Spatial Modernities by Johannes Riquet Elizabeth Kollmann & Elizabeth Kollmann

Spatial Modernities by Johannes Riquet Elizabeth Kollmann & Elizabeth Kollmann

Author:Johannes Riquet,Elizabeth Kollmann & Elizabeth Kollmann
Language: eng
Format: epub
Publisher: Taylor & Francis (CAM)
Published: 2018-02-23T16:00:00+00:00


Scholarly and Fictional Responses

Most surprisingly, the lack of evidence regarding the islandness of the setting has been largely ignored by scholarship. Seelye is one of very few scholars, if not the only one, to discuss the non-insular depictions of the castaway location, and he does so in the introductions to the two editions discussed earlier (1991, xiii; 2007b, xvi). Most scholars (including Green, Loxley and Weaver-Hightower) generally take The Swiss Family Robinson’s island setting as a given. This is particularly odd given the novel’s status as an iconic island text. It appears that the assumptions held by characters within the story have carried through to scholarship on the novel. Weaver-Hightower, for instance, reads the hilltop moment as though the castaways have discovered that they are on an island, and uses the scene to illustrate certain points of her theory concerning monarch-of-all-I-survey scenes (2007, 30). The Watermill Press 1980 edition she refers to is an extended version of the story, and thus includes greater exploration than the 2007 Seelye edition. Nonetheless, it does not contain an insular monarch-of-all-I-survey scene. Standing on the mountaintop, the characters see water to one side and an “inland” view to the other (Wyss 1980, 32). As is routinely the case in editions of The Swiss Family Robinson, there is no evidence within this passage that the castaways are surrounded by water. Weaver-Hightower’s argument thus appears to be informed, to a certain extent, by genre expectations. Such an engagement with the novel is not unique, as explained earlier: most scholars (excluding Seelye) assume, like the Swiss family themselves, that the story’s setting is an island. Its insularity is generally, in the academic discourse, neither questioned nor proven: it is just accepted as such.
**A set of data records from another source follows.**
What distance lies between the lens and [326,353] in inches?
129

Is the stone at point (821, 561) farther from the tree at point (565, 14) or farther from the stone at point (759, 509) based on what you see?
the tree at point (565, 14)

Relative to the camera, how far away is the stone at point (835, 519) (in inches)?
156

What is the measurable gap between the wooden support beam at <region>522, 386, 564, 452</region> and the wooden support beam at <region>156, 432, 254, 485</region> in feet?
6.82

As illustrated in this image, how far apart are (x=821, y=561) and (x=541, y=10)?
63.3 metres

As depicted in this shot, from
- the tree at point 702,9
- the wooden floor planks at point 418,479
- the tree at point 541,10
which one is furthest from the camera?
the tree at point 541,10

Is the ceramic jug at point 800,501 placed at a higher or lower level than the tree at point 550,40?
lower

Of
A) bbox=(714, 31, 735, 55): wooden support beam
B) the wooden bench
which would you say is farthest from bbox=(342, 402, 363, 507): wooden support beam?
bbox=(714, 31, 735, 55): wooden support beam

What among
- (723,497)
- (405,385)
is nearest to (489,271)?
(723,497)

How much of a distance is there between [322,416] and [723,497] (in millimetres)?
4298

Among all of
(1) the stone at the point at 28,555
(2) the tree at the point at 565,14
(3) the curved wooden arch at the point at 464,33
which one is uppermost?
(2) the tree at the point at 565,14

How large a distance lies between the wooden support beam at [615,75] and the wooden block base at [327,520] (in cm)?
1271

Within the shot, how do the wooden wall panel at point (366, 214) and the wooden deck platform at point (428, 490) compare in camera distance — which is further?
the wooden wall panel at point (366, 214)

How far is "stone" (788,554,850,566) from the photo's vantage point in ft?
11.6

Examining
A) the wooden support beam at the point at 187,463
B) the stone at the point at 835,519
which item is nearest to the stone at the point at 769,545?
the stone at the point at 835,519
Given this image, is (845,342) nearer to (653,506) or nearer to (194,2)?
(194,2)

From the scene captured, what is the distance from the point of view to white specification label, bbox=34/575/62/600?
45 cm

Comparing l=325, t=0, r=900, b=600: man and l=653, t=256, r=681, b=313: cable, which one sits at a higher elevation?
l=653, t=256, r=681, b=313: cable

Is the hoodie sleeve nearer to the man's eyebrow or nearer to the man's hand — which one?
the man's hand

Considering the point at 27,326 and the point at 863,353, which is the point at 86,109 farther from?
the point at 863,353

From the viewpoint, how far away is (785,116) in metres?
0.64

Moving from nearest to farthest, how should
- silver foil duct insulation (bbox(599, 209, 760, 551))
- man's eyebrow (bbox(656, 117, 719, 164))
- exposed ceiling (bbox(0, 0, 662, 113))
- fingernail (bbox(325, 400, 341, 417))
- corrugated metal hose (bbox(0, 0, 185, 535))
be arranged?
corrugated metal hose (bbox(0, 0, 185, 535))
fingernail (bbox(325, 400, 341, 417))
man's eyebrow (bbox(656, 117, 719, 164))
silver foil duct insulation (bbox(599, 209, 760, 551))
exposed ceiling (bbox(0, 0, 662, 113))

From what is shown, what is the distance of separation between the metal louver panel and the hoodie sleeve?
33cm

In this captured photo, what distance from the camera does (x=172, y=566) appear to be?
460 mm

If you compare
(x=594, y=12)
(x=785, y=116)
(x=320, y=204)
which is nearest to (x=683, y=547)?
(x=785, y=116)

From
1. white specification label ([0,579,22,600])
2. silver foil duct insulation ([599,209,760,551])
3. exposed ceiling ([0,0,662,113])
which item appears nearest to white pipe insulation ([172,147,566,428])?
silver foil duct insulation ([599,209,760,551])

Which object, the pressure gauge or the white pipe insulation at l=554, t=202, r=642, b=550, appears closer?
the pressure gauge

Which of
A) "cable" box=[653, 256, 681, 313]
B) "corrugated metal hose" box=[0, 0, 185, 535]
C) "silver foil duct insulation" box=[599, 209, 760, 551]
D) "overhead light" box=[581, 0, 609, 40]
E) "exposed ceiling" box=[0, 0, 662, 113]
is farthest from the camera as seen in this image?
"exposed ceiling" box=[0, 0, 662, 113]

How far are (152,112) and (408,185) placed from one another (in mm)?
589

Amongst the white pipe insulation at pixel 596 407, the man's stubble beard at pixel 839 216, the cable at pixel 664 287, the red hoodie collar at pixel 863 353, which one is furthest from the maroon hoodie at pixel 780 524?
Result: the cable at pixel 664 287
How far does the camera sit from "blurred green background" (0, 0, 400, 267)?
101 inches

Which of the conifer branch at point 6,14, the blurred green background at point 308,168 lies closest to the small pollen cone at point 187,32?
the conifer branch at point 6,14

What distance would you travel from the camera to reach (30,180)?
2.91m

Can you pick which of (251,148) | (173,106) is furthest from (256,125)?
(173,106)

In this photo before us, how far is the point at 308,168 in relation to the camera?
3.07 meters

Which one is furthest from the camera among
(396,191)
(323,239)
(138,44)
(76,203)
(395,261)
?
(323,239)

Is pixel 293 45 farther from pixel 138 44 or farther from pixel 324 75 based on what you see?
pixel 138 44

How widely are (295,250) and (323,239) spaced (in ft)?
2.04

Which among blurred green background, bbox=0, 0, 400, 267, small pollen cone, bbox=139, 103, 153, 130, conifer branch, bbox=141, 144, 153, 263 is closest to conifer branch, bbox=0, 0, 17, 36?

While the issue is not taken up extensively by scholarship, fictional responses to the novel have been more attentive to the lack of island evidence. Two ‘sequels’ to Wyss’s story, Paul’s Willis the Pilot and Verne’s The Castaways of the Flag, acknowledge that The Swiss Family Robinson’s castaways do not fully explore or view their surroundings and thus cannot know if they are on an island or a continent. While Paul’s novel engages only briefly with the question, Verne’s story takes it as a fundamental reason for re-engaging with the text: as the preface of the English translation states, Verne did not consider the original to be complete as “[t]he surface of the island had not been fully explored” (Verne 1924, iii). The issue is so central to the novel that it is raised in the second paragraph of the first chapter: “After eleven years spent upon this land,” the reader is told, “it was none too soon to attempt to ascertain whether it was a part of one of the continents laved by the Indian Ocean or whether it must be included by geographers among the islands of those seas” (1924, 1). The story sees several characters, including young Jack, climb a mountain for the express purpose of defining their surroundings. The subsequent monarch-of-all-I-survey scene becomes a crucial point in the island’s human history.